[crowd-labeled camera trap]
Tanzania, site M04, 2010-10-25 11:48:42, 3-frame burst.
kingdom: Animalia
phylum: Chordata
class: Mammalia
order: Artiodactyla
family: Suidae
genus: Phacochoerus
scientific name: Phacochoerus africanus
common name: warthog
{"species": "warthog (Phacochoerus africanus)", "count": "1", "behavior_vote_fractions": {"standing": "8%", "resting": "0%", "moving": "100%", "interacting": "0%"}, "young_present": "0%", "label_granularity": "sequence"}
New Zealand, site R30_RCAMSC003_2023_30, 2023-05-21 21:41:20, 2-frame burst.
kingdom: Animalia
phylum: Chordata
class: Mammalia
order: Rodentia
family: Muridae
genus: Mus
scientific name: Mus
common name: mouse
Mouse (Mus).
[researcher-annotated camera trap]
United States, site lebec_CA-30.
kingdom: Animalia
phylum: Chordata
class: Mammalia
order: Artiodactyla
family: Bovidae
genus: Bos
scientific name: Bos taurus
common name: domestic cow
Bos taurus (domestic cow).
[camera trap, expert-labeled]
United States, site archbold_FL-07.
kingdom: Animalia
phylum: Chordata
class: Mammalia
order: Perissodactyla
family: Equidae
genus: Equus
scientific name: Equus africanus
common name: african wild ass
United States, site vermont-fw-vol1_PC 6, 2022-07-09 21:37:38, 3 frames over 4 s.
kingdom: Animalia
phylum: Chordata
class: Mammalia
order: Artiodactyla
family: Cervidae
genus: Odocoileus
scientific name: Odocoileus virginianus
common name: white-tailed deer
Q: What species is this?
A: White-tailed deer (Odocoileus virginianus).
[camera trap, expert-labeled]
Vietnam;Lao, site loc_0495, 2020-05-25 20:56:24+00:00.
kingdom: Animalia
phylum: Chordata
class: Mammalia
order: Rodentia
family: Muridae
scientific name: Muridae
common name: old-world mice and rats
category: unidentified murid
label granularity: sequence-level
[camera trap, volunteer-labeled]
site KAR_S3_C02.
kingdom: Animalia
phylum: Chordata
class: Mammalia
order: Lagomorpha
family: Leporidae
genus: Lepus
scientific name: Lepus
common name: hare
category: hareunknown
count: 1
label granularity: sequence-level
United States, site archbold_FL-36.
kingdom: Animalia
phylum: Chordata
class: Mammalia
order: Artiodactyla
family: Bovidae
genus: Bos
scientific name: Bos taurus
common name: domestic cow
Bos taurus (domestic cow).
________________________
Each line of the data is to be written out again exactly.

[crowd-labeled camera trap]
Tanzania, site M04, 2010-10-25 11:48:42, 3-frame burst.
kingdom: Animalia
phylum: Chordata
class: Mammalia
order: Artiodactyla
family: Suidae
genus: Phacochoerus
scientific name: Phacochoerus africanus
common name: warthog
{"species": "warthog (Phacochoerus africanus)", "count": "1", "behavior_vote_fractions": {"standing": "8%", "resting": "0%", "moving": "100%", "interacting": "0%"}, "young_present": "0%", "label_granularity": "sequence"}
New Zealand, site R30_RCAMSC003_2023_30, 2023-05-21 21:41:20, 2-frame burst.
kingdom: Animalia
phylum: Chordata
class: Mammalia
order: Rodentia
family: Muridae
genus: Mus
scientific name: Mus
common name: mouse
Mouse (Mus).
[researcher-annotated camera trap]
United States, site lebec_CA-30.
kingdom: Animalia
phylum: Chordata
class: Mammalia
order: Artiodactyla
family: Bovidae
genus: Bos
scientific name: Bos taurus
common name: domestic cow
Bos taurus (domestic cow).
[camera trap, expert-labeled]
United States, site archbold_FL-07.
kingdom: Animalia
phylum: Chordata
class: Mammalia
order: Perissodactyla
family: Equidae
genus: Equus
scientific name: Equus africanus
common name: african wild ass
United States, site vermont-fw-vol1_PC 6, 2022-07-09 21:37:38, 3 frames over 4 s.
kingdom: Animalia
phylum: Chordata
class: Mammalia
order: Artiodactyla
family: Cervidae
genus: Odocoileus
scientific name: Odocoileus virginianus
common name: white-tailed deer
Q: What species is this?
A: White-tailed deer (Odocoileus virginianus).
[camera trap, expert-labeled]
Vietnam;Lao, site loc_0495, 2020-05-25 20:56:24+00:00.
kingdom: Animalia
phylum: Chordata
class: Mammalia
order: Rodentia
family: Muridae
scientific name: Muridae
common name: old-world mice and rats
category: unidentified murid
label granularity: sequence-level
[camera trap, volunteer-labeled]
site KAR_S3_C02.
kingdom: Animalia
phylum: Chordata
class: Mammalia
order: Lagomorpha
family: Leporidae
genus: Lepus
scientific name: Lepus
common name: hare
category: hareunknown
count: 1
label granularity: sequence-level
United States, site archbold_FL-36.
kingdom: Animalia
phylum: Chordata
class: Mammalia
order: Artiodactyla
family: Bovidae
genus: Bos
scientific name: Bos taurus
common name: domestic cow
Bos taurus (domestic cow).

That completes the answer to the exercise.